Monday, Oct. 11, 1943
Neapolitan
Last week Enrico Caruso's only daughter was married in Rockville, Md. to Ensign Michael Hunt Murray, U.S.N.R., of Garrison. N.Y. Enrico Caruso's dark-haired, 23-year-old Gloria (by his 1918 marriage to Dorothy Benjamin Caruso, then and now of Manhattan) shares at least one thing in common with the rest of her generation. She is too young to remember her father's voice--the voice which millions have never forgotten. She was less than a year old on that operatic night in Brooklyn when blood suddenly spurted in Enrico Caruso's throat and his career was at an end. But last week, as the United Nations took Naples, hosts of people older than Gloria Caruso could vividly recall the man who was not merely the most famous Neapolitan of recent times, but also a world figure of the first magnitude.
Enrico Caruso made his dazzling international reputation in Manhattan's Metropolitan Opera. The son of a wine-swilling Neapolitan mechanic, he started as one of the many bush-league Italian tenors of the '90s with a voice so deep that he was accused of being a baritone. Not for several years did he discover his golden tenor range and enormous volume. And even with these assets, his Metropolitan debut in 1903 was no smash. Critics found his acting inferior and his vocal style coarser than that of his great, aristocratic predecessor, Jean de Reszke.
But soon Caruso's full-blooded Italian outpouring had won his severest critics. For nearly 20 years he was a world idol. His greatest performances have never since been equaled. He netted as much as $300,000 a year from the Met and fabulous recording royalties estimated as high as $3,000,000. He gave away huge sums to public charities and private friends.

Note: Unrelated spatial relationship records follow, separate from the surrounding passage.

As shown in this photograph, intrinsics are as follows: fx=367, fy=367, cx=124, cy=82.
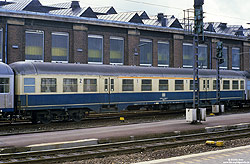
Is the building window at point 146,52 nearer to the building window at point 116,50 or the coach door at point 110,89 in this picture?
the building window at point 116,50

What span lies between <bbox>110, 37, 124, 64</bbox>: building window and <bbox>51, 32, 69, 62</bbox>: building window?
553 cm

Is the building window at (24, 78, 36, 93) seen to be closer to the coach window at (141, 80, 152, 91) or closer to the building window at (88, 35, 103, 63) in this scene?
the coach window at (141, 80, 152, 91)

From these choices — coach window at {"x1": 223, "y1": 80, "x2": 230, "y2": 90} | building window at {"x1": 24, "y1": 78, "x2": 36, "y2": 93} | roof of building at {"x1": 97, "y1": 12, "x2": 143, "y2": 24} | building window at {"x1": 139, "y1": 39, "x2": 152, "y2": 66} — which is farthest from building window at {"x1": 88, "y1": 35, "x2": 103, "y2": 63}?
building window at {"x1": 24, "y1": 78, "x2": 36, "y2": 93}

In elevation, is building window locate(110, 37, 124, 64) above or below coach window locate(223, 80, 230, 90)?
above

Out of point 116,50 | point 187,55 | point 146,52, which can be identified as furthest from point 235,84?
A: point 116,50

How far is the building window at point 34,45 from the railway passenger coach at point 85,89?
450 inches

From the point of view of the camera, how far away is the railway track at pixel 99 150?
39.2ft

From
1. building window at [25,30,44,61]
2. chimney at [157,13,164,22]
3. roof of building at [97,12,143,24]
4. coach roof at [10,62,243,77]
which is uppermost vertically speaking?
chimney at [157,13,164,22]

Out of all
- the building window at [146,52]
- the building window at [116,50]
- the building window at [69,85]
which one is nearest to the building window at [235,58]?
the building window at [146,52]

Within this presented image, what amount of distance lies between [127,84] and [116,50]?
1468cm

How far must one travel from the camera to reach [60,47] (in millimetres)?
36188

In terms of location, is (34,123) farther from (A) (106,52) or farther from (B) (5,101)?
(A) (106,52)

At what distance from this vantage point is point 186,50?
46844 mm

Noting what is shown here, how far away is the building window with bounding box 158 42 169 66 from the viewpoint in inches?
1737
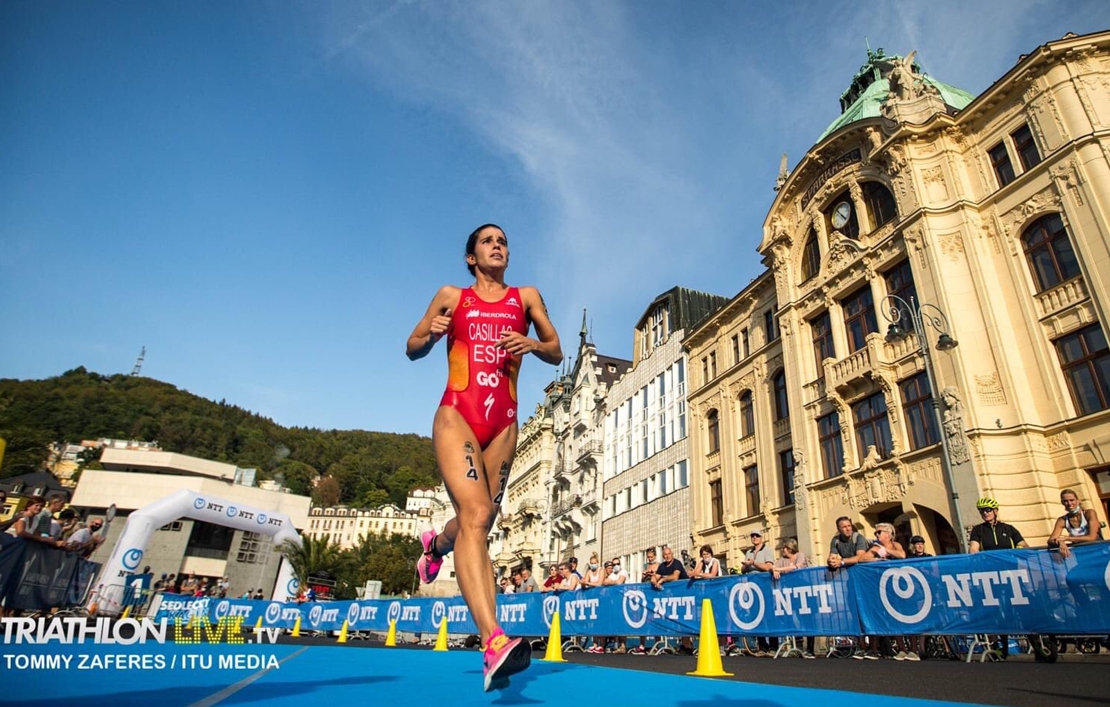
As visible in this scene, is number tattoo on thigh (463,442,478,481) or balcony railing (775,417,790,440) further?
balcony railing (775,417,790,440)

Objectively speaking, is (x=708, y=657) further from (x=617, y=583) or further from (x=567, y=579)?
(x=567, y=579)

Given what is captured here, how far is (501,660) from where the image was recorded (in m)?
2.76

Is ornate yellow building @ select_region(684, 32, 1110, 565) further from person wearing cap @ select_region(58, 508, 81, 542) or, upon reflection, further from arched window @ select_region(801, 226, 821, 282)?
person wearing cap @ select_region(58, 508, 81, 542)

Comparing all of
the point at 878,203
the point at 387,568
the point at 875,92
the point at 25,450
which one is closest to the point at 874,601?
the point at 878,203

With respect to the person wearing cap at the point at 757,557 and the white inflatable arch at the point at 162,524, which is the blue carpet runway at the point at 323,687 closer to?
the person wearing cap at the point at 757,557

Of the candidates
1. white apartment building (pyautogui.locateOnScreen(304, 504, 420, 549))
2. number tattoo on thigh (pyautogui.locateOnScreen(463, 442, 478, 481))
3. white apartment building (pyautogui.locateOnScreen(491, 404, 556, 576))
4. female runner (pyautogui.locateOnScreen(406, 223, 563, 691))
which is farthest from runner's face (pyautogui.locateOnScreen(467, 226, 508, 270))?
white apartment building (pyautogui.locateOnScreen(304, 504, 420, 549))

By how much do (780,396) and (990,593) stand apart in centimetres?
1865

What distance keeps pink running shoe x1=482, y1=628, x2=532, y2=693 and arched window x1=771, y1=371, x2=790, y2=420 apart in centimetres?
2408

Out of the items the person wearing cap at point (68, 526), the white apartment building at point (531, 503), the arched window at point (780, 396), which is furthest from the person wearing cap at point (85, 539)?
the white apartment building at point (531, 503)

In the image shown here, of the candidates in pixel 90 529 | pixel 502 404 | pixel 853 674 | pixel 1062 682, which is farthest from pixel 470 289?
pixel 90 529

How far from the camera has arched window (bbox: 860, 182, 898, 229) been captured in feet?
69.2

Enrico Caruso remained a highly informal character. Once when Lillian Nordica was about to lift her voice in a love duet with him, he deposited a hot potato in her hand. In Tosca, when Antonio Scotti stooped to pick up the paint brush beneath Cavaradossi's easel, he had to yank at it for minutes--Caruso had nailed it to the floor. Caruso's most celebrated peccadillo led to his arrest on the complaint of a Mrs. Hannah Graham who had run into him at the Central Park Zoo and testified breathlessly: "He insulted me. He brushed against me three times, maybe four times. He . . . He . . ." Caruso was tried for disorderly conduct before an adoring throng in a Yorkville court, found guilty and fined $10.
For years Enrico Caruso carried on a feud against his native Naples. In 1901, after his early European successes, the Neapolitans hissed him. Caruso vowed he would never sing in Naples again, would visit his home only "to eat a plate of spaghetti." He kept his vow. During World War I he was begged to sing at Naples' San Carlo opera house for a Red Cross benefit. Caruso wrote a check for 50,000 lire, but refused to sing.
In December 1920, while singing L'Elisir d'Amore at the Brooklyn Academy, a blood vessel broke in Caruso's throat. A seasoned trouper, he insisted on going on with the show. While stagehands and fellow singers stood in the wings passing handkerchiefs and towels, he finished the first act though bleeding profusely from the mouth. The audience, noticing that something was wrong, demanded that he stop.
Later, apparently fully recovered, Caruso sang four performances, the last on Christmas Eve. The next day he collapsed. His trouble, diagnosed as acute pleurisy, worsened. He had several operations for abscesses of the lungs. Early in the summer of 1921 he sailed for Naples. There, a few weeks later, in a waterfront hotel room from which he could look out on Mt. Vesuvius, Enrico Caruso died. His body, embalmed and buried for two years, was subsequently disinterred, carried in state through the Naples streets to its final resting place in the Campo Santo di Poggioreale cemetery. For several years thereafter the cemetery's gatekeeper was reported to have done a rushing business in tips showing Caruso's body to visiting tourists. In the late '20s the Caruso family put a stop to the tourist traffic, caused a stout slab of marble to be placed over the tomb, locked up the chapel and sequestered the key.